Using content modifier to extract the file name from config file which will be used in SFTP sender in process call inside poll enrich component later
Here is how my local process call looks like
Poll Enrich is configured in replace mode as each of our files needs to be transferred without modification.
In the SFTP adapter configuration, I have used the filename property captured in the main process flow to read specific files from our list of files in config.xml. Here, the read lock strategy ‘None’ is used as I have ensured all the files are completely available in the source location through process initiation via a done file in sender SFTP in the main process.
Then I am using Router to ensure if any file from our config.xml is not available in the source location through a standard property SAP_PollEnrichMessageFound check so that it doesn’t create an empty file in target if this property is ‘false’.
I am using a groovy script to set the body as null for extract.done file before placing it at the target location. As I am using this file as a trigger from my main process, this file is not available to be read in Poll Enrich. So if I don’t explicitly set the body to null, config.xml content gets propagated in the extract.done file created in the target location.

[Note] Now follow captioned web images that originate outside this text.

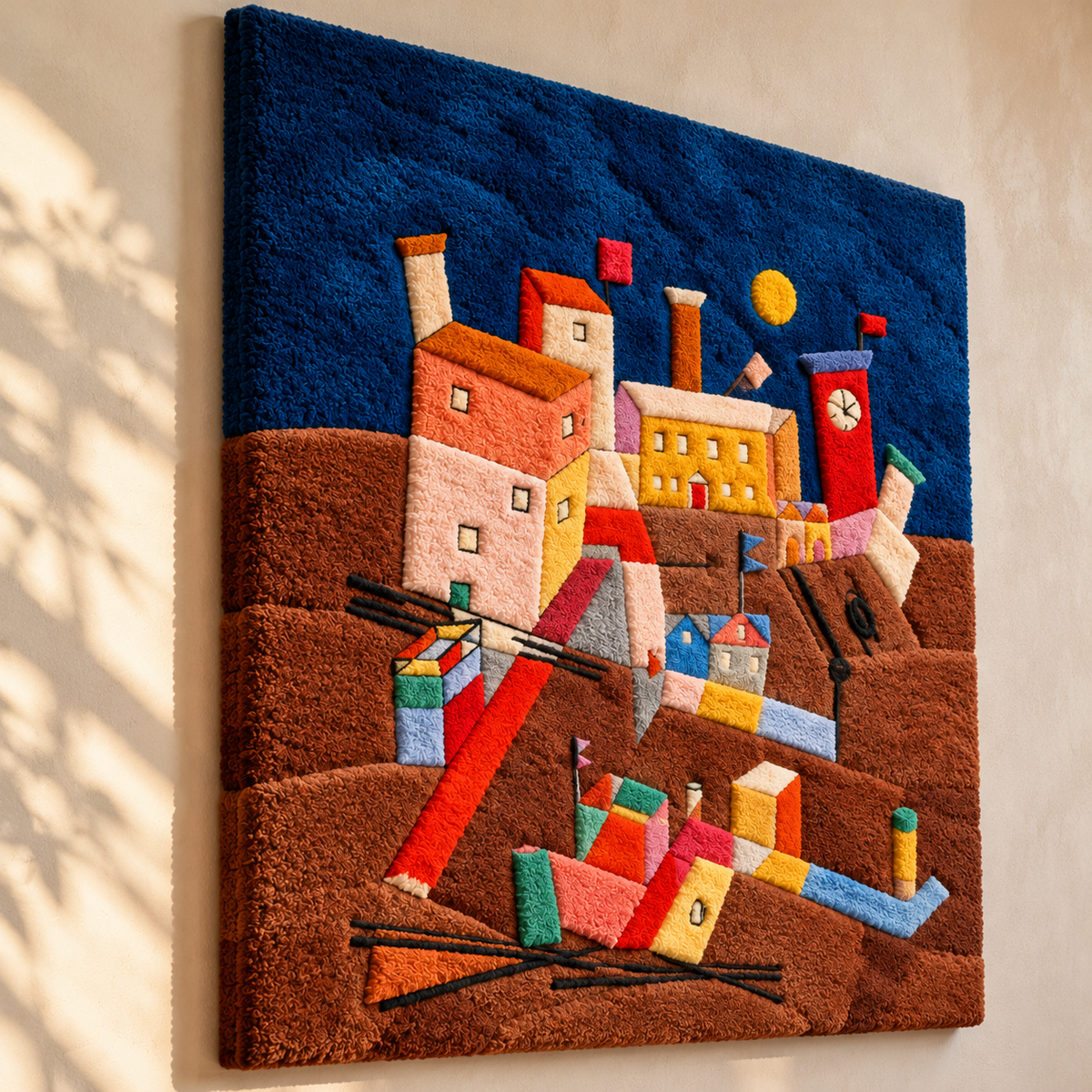 Part of G by Paul Klee — angled relief view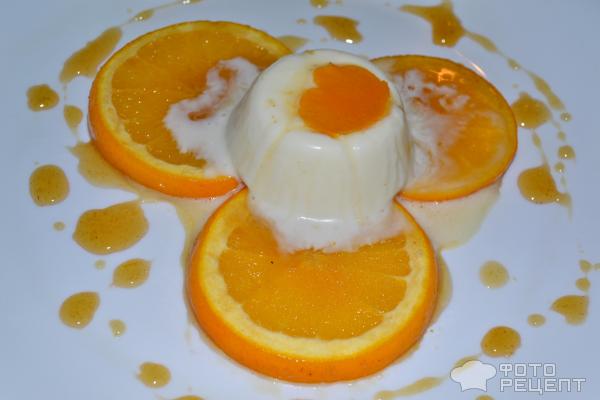 Суфле из йогурта с жареными пряными апельсинами фото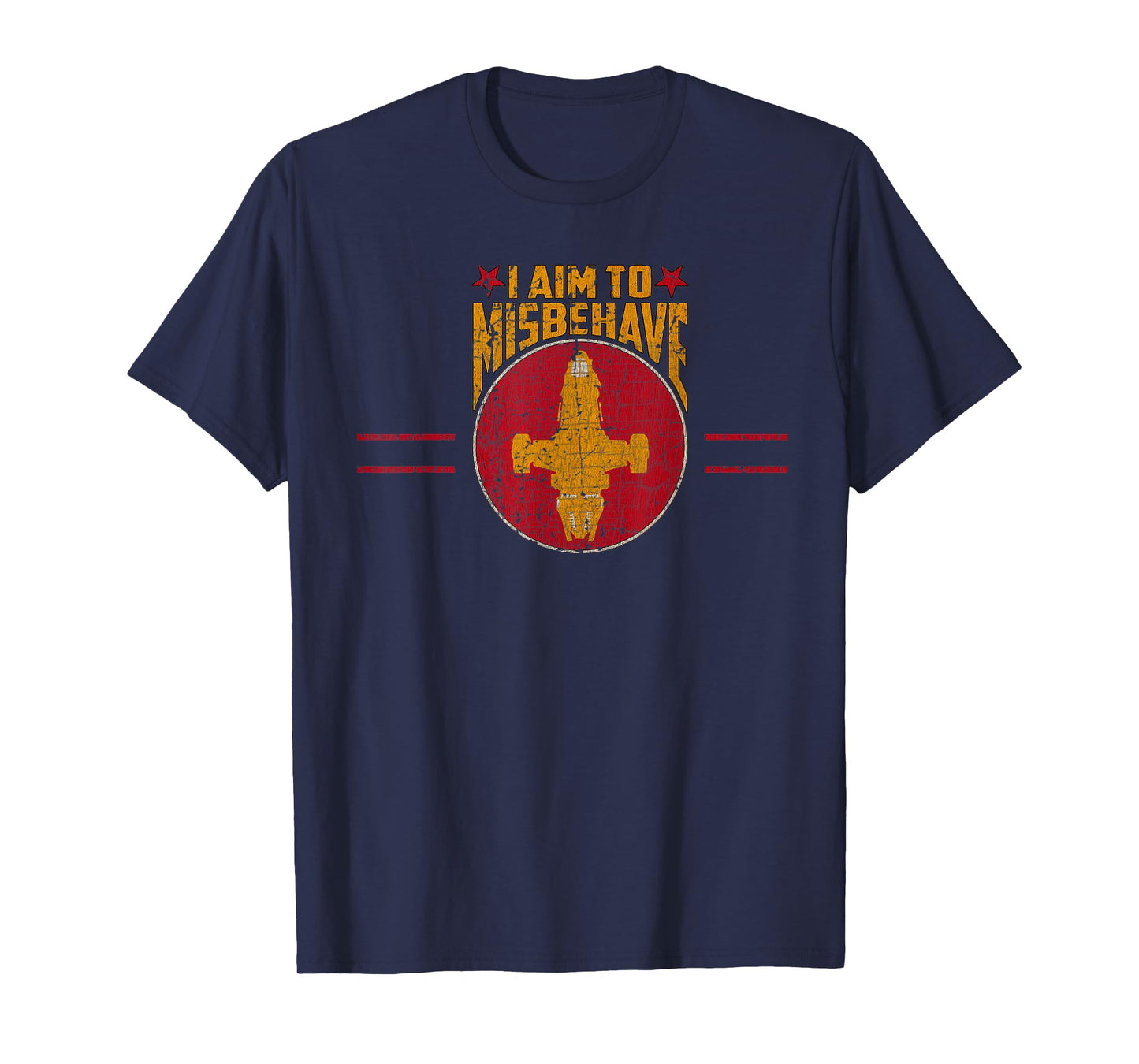 Ship Works I Aim to Misbehave T-Shirt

Receiver SFTP adapter configuration is straightforward, the only point to note here is Camel File properties are not used in the channel because they still contain the file name picked from the SFTP sender (i.e., config.xml) in the main process
Let’s see the execution runtime on how the message is split & processed.
The first splitter created 2 split messages for path //parallel
The second splitter further created 2 splits messages for the 1st split message from the first splitter
The second splitter also created 1 split message for the 2nd split message from the first splitter
As you can see from the timestamps, bigger files are written before the zero-byte file is transferred to the target location
The above message took ~48 secs to process both files with parallel processing for KIN_Parts.txt (~100MB) & KIN_Part_UOM.txt (~70MB) file and sequencing extract.done file after that.
Hope this helps! Please share your feedback and comments.
Thanks for your blog.
We have similar requirement, we have more than 100 files of *.csv,*.tab and *.success(File name is unique) need to be send in sequence. I tried this blog using * in the file name but it is picking only one file for each type. First we need to send all more than 100 .csv files next .tab then next .success. at the end extract.done.
Could you please help if you have any idea.
Are your file names dynamic? If not, specify the individual file names in config.xml file and try.